--- Start of Provided records ---

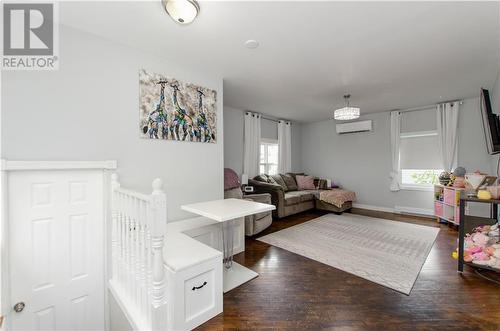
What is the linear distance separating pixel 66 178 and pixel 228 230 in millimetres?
1651

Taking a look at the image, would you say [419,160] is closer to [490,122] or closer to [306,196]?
[490,122]

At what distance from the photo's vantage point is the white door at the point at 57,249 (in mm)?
1625

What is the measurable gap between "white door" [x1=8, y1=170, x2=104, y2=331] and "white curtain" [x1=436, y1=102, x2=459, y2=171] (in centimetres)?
598

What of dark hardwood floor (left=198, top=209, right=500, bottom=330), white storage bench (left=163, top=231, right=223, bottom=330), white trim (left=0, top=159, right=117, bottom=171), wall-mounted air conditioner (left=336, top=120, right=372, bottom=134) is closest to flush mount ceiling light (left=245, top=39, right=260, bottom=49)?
white trim (left=0, top=159, right=117, bottom=171)

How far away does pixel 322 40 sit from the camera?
209cm

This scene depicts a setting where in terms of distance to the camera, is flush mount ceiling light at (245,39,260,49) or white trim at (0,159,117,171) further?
flush mount ceiling light at (245,39,260,49)

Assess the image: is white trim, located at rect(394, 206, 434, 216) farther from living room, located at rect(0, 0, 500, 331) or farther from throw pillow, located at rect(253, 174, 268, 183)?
throw pillow, located at rect(253, 174, 268, 183)

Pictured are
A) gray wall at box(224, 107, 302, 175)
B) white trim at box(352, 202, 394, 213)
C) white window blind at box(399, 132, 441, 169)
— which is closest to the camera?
white window blind at box(399, 132, 441, 169)

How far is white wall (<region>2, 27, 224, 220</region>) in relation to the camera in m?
1.63

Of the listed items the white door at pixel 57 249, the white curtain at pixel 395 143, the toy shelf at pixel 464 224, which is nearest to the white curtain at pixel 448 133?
the white curtain at pixel 395 143

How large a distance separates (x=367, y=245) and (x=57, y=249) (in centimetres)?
363

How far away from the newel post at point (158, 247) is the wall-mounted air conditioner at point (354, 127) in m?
5.50

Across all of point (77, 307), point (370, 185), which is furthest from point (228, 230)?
point (370, 185)

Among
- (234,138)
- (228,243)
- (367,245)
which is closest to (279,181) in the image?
(234,138)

--- End of Provided records ---

[Task to complete] Reproduce verbatim every line of the records from the one containing "Of the listed" through the final line of the records, with both ends included.

[Worked solution]
Of the listed items the white door at pixel 57 249, the white curtain at pixel 395 143, the toy shelf at pixel 464 224, which is nearest to the white curtain at pixel 448 133?
the white curtain at pixel 395 143

How large a distance separates (x=367, y=245) and (x=57, y=249) (in centimetres)?
363

How far away from the newel post at point (158, 247) is the wall-mounted air conditioner at point (354, 127) in m?
5.50

Across all of point (77, 307), point (370, 185), which is furthest from point (228, 230)?
point (370, 185)

Among
- (234,138)
- (228,243)
- (367,245)
which is closest to (279,181) in the image?
(234,138)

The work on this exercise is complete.